Patatesin yararları üzerine bilimsel kitapçıklar yayınlamıştı. Bu
çalışmaları geniş yankı uyandırdı. Sonunda Fransa Kralı kendisine
Paris civarında tarlalar tahsis etti ve Parmentier oralarda patates yetiştirmeye
başladı.
Yüzyıllar sonra Avrupa, patatesi bir kez daha ve bu kez Amerikalılar
aracılığıyla keşfetti ve sebzemiz fast food adı verilen kültürün
başrol oyuncusu oldu.
Patatesin besleyiciliği hakkında spekülasyonlar çok. Fazla kilolu olan
kişilere ''patates çuvalı gibisin'' denmesi basit bir benzetmeden
kaynaklanmıyor. Bu sözlerde patatesin şişmanlattığı iması da yer
alıyor. Oysa patates hiç yağ içermez. Orta boy haşlanmış ya da fırında
pişirilmiş bir patates sadece 100 kalori verir. Buna karşılık patates
lifli bir besindir. Bir C vitamini ve B6 vitamini deposudur. Demir de içerir.
Portakal ve domates kadar olmasa da patates elma, armut ve ayvadan daha
fazla C vitamini içerir. Her gün 200-300 gram büyüklüğünde bir
patates yenmesi halinde, vücudun günlük C vitamini ihtiyacı rahatlıkla
karşılanabilir.
Son yapılan çalışmalarda patatesin bir nitrik asit ve çinko deposu
olduğu da gösterildi. Dolayısıyla özellikle ishal veya mide-barsak
sistemi bozukluklarında değerli bir diyet.

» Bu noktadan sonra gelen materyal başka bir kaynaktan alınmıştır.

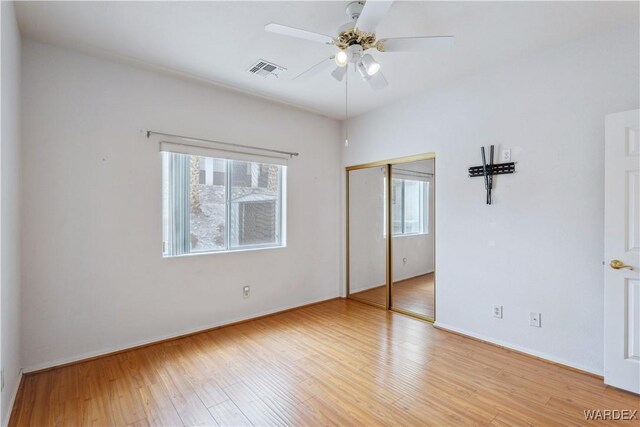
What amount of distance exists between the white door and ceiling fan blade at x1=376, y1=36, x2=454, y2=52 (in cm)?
143

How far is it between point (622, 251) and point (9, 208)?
423 cm

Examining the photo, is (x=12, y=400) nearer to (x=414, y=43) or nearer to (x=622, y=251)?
(x=414, y=43)

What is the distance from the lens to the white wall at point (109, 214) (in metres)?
2.48

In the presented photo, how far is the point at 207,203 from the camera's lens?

Patates ağırlıklı beslenenlerde beyin kanaması sıklığının %6
oranında azaldığı, akciğer kapasitesinin ise anlamlı artış gösterdiği
bildirilmiş. Patatesin bayanlarda göğüs kanseri riskini azalttığına
da inanılıyor.
Nadiren allerjik bazı reaksiyonlara yol açtığı da söyleniyor. Ciltte
döküntü, kaşıntı gözlenebiliyor.
Patates "sıradan sebze" muamelesi görmeye alışık, ucuzluğu
ile şöhret kazanmış bir sebze. Giderek tüm dünya ülkelerinde menünün
başköşesine oturma yolunda ilerliyor.
Son raporlarda Polonya'lı ailelerin %90 kadarının her gün patates yediği
ifade ediliyor.
Ama yine de meyve ve sebze yeme oranları her toplumda oldukça düşük.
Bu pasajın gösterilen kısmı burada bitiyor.